For some years Data Science has been finding application in companies, producing significant impacts in social and economic terms. So how can the impact in relation to the costs/benefits of Data-Driven Management be measured and how to choose the most appropriate investment strategy?
A recent study by the University of Notre Dame has developed an experimental model that is useful for calculating the ROI of Data-Driven Governance.
Data Science: why?
Companies are rapidly adopting Data Science to support their decision-making and management processes, also to have a positive impact on business and/or operations in order to increase revenues, reduce costs and increase business efficiency. For these reasons, companies are more frequently incorporating new analytical programs to create greater value, using not only their own internal data but also through the connection between these business data and external data sources. However, the acquisition of external data is not a low-cost activity and indeed almost always requires an investment by the organisation. Also, the more complex and advanced models of data analysis are developed and implement, the greater are the investments required in terms of human and technological infrastructure resources.

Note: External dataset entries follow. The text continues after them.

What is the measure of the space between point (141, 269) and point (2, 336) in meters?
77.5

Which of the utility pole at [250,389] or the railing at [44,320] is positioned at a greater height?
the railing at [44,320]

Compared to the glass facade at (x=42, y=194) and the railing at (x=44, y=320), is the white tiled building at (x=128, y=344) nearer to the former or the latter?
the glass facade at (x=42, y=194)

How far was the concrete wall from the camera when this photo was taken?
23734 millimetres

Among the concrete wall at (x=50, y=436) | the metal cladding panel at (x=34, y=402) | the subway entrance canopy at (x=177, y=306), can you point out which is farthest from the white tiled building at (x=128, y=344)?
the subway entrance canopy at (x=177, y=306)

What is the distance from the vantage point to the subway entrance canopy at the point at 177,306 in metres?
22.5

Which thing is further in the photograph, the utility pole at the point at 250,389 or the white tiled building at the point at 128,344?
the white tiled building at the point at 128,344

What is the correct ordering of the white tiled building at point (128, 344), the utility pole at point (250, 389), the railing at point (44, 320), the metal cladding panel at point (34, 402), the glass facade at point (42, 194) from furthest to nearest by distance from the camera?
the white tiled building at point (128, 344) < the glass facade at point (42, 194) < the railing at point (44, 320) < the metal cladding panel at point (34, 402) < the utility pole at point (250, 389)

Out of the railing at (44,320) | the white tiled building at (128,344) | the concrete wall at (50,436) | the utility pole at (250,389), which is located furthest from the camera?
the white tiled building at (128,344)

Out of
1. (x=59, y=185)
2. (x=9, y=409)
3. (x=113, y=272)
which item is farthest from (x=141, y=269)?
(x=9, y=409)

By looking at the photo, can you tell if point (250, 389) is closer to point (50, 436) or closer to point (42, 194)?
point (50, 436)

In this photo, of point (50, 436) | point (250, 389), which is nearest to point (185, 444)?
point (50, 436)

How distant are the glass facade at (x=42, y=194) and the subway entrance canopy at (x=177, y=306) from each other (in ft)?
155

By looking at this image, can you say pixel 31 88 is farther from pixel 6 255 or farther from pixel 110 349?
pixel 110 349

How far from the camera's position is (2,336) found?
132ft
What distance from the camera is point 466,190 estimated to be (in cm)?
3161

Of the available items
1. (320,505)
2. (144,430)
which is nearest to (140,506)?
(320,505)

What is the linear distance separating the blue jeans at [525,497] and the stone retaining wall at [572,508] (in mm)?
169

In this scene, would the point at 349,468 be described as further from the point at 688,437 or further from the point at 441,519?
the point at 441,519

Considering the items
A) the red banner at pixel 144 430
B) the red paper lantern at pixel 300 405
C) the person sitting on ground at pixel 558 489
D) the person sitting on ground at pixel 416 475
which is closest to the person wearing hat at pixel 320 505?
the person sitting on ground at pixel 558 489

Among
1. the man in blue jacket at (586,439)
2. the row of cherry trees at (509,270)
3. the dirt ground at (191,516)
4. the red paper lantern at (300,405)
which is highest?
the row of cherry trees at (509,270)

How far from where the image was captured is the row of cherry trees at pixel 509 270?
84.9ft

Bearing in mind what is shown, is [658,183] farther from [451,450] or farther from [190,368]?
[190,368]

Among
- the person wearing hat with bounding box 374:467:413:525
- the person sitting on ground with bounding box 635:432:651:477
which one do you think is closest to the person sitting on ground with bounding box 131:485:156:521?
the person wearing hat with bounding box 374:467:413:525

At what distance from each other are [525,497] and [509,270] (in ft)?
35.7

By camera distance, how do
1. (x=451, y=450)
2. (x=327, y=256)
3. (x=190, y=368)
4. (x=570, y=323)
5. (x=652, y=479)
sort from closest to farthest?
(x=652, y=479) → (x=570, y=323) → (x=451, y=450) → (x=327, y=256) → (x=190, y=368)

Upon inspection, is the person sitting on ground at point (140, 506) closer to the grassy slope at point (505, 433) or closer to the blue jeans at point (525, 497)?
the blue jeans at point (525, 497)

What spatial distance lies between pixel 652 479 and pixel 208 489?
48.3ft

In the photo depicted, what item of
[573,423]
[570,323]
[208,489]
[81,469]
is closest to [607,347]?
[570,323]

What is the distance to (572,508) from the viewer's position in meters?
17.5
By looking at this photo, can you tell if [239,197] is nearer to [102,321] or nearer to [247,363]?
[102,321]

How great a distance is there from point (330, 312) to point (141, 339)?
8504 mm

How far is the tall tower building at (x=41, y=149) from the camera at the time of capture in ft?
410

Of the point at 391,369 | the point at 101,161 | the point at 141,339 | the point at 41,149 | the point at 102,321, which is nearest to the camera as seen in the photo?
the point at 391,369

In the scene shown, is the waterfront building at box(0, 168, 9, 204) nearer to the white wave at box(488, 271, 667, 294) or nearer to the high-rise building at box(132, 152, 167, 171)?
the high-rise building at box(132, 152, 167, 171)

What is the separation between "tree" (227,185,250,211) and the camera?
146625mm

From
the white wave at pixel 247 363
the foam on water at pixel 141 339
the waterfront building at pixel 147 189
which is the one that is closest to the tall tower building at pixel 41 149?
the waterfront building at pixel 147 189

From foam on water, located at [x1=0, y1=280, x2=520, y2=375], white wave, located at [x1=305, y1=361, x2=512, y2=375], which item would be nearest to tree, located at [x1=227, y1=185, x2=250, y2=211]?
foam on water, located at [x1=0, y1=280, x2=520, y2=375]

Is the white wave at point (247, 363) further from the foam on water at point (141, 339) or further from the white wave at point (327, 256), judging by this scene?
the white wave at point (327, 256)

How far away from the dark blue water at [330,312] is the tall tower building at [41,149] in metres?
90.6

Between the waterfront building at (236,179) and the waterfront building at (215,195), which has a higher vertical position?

How is it possible, therefore, to optimise some analyses for the reduction of costs, with the consequence of a greater return on investment (ROI) by using Data Science? Is there an objective way to compare the value of different strategies such as data acquisition or modelling in order to be able to guide companies in the most appropriate choice according to their needs?
How to optimise investments
Researchers at the University of Notre Dame wanted to provide a useful model for evaluating the ROI of Data-Driven Governance, or how to identify the budgets for companies by developing adequate and diversified strategies with respect to various market situations and in a context of balancing investment costs with benefits/revenues.
The NPV model developed in the study suggests the best possible business practices regarding the activities of analysis and strategy. By using the proposed framework, the costs of developing the model, of the acquisition of external data and those of the temporal value of forecasts can be unified; this facilitates the development and implementation of strategies that take advantage of the synergy and convergence of development of the model and external data acquisition.
In summary, the model developed is predictive and is based on machine learning which, starting from traditional empirical measurements, translates the combination of data acquisition, operating costs and investment parameters into an economic measure (in US dollars). The use of machine learning gives the model greater accuracy by minimising the so-called false negatives, which usually have a greater cost for companies than false positives.
In the framework developed, the classification of sensitive costs also takes account of costs for the acquisition of data and external sources, modelling costs and operational costs, each of which is essential to implementation of the model for analysis of concrete cases. If companies want to explore the possibility of acquiring external data for their operations, use of the model means that they can understand if the cost of these data, related to the value of the internal data produced by the company itself (in-house), is greater net of transition costs. If so, it would be worthwhile for the company to continue investing in order to acquire and obtain external data because, in the medium term, the benefit and revenue from data usage would be higher, so the ROI would be very positive.
In summary, the study developed provides a framework within which to develop a strategy for improving the allocation of budgets and resources in the medium and long term by exploiting the analysis of Data Science processes. There are three main parameters that analysts can and should take into account in developing lines of business and investment:
1) if the type of the external data model is better
2) if the type of development model is better
3) when one or each of these two models should be distributed, specifically to the various sectors for business integration.